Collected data
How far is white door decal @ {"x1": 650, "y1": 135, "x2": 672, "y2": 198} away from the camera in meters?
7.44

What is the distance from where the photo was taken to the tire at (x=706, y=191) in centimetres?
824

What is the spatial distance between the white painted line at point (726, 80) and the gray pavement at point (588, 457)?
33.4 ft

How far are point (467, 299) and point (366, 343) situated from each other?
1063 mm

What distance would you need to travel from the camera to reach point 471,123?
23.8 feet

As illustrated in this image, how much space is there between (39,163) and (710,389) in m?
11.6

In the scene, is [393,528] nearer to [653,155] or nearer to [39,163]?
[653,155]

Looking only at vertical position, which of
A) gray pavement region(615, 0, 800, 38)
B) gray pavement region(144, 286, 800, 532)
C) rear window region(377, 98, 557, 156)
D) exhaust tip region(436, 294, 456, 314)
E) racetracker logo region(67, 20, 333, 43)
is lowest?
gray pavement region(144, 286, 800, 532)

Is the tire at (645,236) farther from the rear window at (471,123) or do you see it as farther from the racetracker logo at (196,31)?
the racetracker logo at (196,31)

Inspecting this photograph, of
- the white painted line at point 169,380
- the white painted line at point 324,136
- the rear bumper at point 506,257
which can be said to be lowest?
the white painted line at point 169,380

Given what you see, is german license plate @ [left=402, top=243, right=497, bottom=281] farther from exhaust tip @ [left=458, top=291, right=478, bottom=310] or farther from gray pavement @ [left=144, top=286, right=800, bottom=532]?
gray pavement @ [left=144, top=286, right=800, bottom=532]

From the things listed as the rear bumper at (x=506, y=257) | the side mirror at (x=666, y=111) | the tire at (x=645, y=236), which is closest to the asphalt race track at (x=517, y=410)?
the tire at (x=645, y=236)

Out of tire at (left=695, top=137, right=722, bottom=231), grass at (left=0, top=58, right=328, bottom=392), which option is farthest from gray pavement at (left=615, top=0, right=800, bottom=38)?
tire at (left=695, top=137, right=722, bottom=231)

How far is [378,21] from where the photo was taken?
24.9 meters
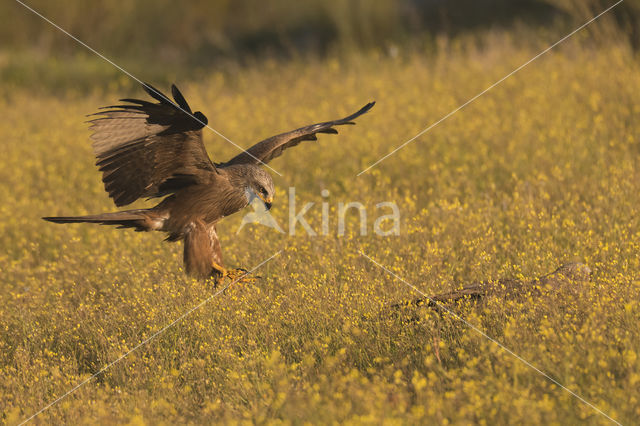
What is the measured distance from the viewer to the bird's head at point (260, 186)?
545 centimetres

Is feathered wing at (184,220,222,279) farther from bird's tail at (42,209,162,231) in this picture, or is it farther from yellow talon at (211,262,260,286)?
bird's tail at (42,209,162,231)

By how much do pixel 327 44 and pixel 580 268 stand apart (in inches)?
522

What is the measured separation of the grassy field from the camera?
3709mm

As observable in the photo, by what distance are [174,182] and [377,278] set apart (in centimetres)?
167

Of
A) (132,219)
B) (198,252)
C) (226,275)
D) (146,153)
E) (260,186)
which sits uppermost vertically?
(146,153)

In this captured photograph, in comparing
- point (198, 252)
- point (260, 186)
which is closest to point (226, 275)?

■ WORK TO BE COMPLETED
Reproduce every entry above word for word, leaving out the pictures.

■ TASK RESPONSE
How far is white door decal @ {"x1": 650, "y1": 135, "x2": 672, "y2": 198} away from the camera in meters?
7.44

What is the distance from where the photo was taken to the tire at (x=706, y=191) in centimetres?
824

What is the spatial distance between the white painted line at point (726, 80) and the gray pavement at point (588, 457)?
33.4 ft

How far are point (467, 299) and point (366, 343) situated from each other?
1063 mm

What distance would you need to travel from the camera to reach point 471,123?
23.8 feet

As illustrated in this image, how much space is there between (39,163) and (710,389) in m?
11.6

In the scene, is [393,528] nearer to [653,155] or nearer to [39,163]?
[653,155]

Looking only at vertical position, which of
A) gray pavement region(615, 0, 800, 38)
B) gray pavement region(144, 286, 800, 532)
C) rear window region(377, 98, 557, 156)
D) exhaust tip region(436, 294, 456, 314)
E) racetracker logo region(67, 20, 333, 43)
is lowest?
gray pavement region(144, 286, 800, 532)

Is the tire at (645,236) farther from the rear window at (471,123) or do you see it as farther from the racetracker logo at (196,31)?
the racetracker logo at (196,31)

Inspecting this photograph, of
- the white painted line at point 169,380
- the white painted line at point 324,136
- the rear bumper at point 506,257
which can be said to be lowest?
the white painted line at point 169,380

Given what you see, is german license plate @ [left=402, top=243, right=497, bottom=281] farther from exhaust tip @ [left=458, top=291, right=478, bottom=310] or farther from gray pavement @ [left=144, top=286, right=800, bottom=532]?
gray pavement @ [left=144, top=286, right=800, bottom=532]

From the things listed as the rear bumper at (x=506, y=257) | the side mirror at (x=666, y=111) | the tire at (x=645, y=236), which is closest to the asphalt race track at (x=517, y=410)?
the tire at (x=645, y=236)

Out of tire at (left=695, top=137, right=722, bottom=231), grass at (left=0, top=58, right=328, bottom=392), which option is farthest from gray pavement at (left=615, top=0, right=800, bottom=38)?
tire at (left=695, top=137, right=722, bottom=231)

How far is [378,21] from where the photo was taken?
24.9 meters
What is the measured distance from the viewer to the bird's head at point (260, 186)?
545 centimetres

Is feathered wing at (184,220,222,279) farther from bird's tail at (42,209,162,231) in this picture, or is it farther from yellow talon at (211,262,260,286)?
bird's tail at (42,209,162,231)

By how much do pixel 327 44 and pixel 580 268 stand apart (in inches)?
522

What is the measured separation of the grassy field from the camera?
3709mm

As observable in the photo, by what distance are [174,182] and [377,278] set apart (in centimetres)?
167

Of
A) (132,219)
B) (198,252)
C) (226,275)
D) (146,153)
E) (260,186)
which sits uppermost vertically?
(146,153)

In this captured photograph, in comparing
- point (198, 252)
- point (260, 186)
which is closest to point (226, 275)?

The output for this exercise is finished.